Microsoft’s New Security Service Uses Humans, Not AI

It seems humans aren't obsolete just yet in the digital world. Microsoft has decided to use security experts instead of AI to detect threats to your systems.

A mix of human and AI cooperation. Sound like a sci-fi novel? It’s actually Microsoft’s new security approach.

If you’re an admin, Microsoft has announced two new cloud services to help detect and manage threats to your systems. The first is all machine learning, like most cloud security offerings. The second, however, is human powered.

The First Service: Azure Sentinel

The word “Sentinel” may, once again, conjure images of machines that track down Keanu Reeves in The Matrix. The truth is more benign; Azure Sentinel is a machine learning-based Security and Event Management that takes a steam of security events and distinguishes between the important events, and the mundane ones that can be ignored.

These events might be things like bad passwords, failed attempts to escalate privileges, unusual executables, and so on.

It is designed to minimize false positives and collect data at a cloud scale. It draws data from things like Azure Active Directory, Windows Event Logs, third-party firewalls, endpoint anti-malware software, and so on.

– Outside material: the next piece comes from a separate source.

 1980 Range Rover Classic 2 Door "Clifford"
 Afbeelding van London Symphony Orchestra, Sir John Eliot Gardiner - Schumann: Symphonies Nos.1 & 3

Azure Sentinel is currently available in preview within the Azure Dashboard. It’s free for now, with no word on how it will be commoditized when it goes live.

The Second Service: Threat Experts

Threat Experts is a new feature for Windows Defender Advanced Threat Detection (ATP). It has two parts. The first is targeted attack notifications, which uses a mix of machine-learning systems and human oversight to alert admins to targeted malicious activity. For example, an employee trying to break into a system they shouldn’t have access to.

This is different from a broader-style attack (e.g. self-perpetuating ransomware). And Microsoft states the human oversight only involves anonymous data.

The second is an “Ask a Threat Expert” button which is located in the Windows Defender Security Center. If you’re noticing something suspicious that your anti-malware defenses aren’t picking up, you can reach out to a real human and get some advice. If necessary, you’ll be transitioned to Microsoft’s Incident Response Service.

How Well Will ‘Threat Experts’ Go?

One of the reasons organizations prefer AI is because they don’t require manpower. It will be interesting to see how Microsoft’s efforts to have real computer security experts on the clock work out in practice. Of course, it’s a good thing for anyone looking to get hold of a real person to not just identify a security threat, but investigate it.